Космонавт ненадолго остановился и помахал кому-то рукой.

– Я всю жизнь хотел попасть в космос, Маленький Принц. Увидеть своими глазами звёзды и сделать что-то важное, нужное всему человечеству. Прогресс, понимаешь? Например, привезти домой немного этого чёрного песка. Ты не смотри, что в нём баобабов нет. Может быть, мы все из этого песка зародились. Да, у нас там, на Земле, людям плевать, но в этом и суть – расшевелить их всех, разбудить, доказать, что мы можем, что космос – это наше будущее, общечеловеческое, понимаешь? Маленький шаг для человечества…

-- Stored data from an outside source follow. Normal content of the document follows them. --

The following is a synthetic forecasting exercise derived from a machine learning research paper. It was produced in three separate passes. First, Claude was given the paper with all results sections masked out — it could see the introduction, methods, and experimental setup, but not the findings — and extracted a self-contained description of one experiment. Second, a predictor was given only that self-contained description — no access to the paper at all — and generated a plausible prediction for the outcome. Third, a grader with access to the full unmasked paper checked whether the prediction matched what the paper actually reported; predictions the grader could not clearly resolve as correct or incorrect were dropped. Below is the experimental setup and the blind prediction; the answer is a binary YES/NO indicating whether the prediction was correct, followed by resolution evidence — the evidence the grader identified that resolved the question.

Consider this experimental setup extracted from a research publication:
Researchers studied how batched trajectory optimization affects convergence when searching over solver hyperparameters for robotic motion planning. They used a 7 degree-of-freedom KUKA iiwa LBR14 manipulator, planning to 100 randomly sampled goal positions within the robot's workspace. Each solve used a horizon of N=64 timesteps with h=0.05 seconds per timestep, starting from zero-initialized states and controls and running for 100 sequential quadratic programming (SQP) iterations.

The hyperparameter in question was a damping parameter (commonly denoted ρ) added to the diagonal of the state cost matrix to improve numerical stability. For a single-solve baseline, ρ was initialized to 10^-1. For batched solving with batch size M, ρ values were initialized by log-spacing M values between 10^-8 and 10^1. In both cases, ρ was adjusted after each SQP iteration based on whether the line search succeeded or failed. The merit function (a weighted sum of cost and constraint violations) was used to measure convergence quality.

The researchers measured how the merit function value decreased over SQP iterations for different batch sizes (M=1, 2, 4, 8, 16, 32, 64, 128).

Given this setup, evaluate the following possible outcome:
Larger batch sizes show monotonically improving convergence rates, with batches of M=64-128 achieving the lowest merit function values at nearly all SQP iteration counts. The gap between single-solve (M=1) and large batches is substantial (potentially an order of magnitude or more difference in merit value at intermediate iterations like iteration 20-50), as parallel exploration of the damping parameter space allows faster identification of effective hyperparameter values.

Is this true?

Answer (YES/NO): NO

Скафандр почернел, пыль липнет к стеклу шлема, как ни протирай. Серебристая трость несколько раз чуть не выпадает из пальцев.

– Прости, Маленький Принц, у меня нет для тебя барашка, и я больше не почитаю дочке про тебя. Пока афелий, пока возврат к перигелию… На всю канитель почти век уйдёт. Интересно, как правильно называется космонавт, умерший и похороненный в космосе? Буду не только первопроходцем, но и первомертвецом, хехе… Иришка вырастет и заведёт детей, а я будут где-то у Нептуна… Но это неважно, потому что она всё равно останется моей розой. Ты же понимаешь. Только ты свою розу закрывал стеклянным колпаком, а моей колпак не нужен. Пусть цветёт на вольном воздухе.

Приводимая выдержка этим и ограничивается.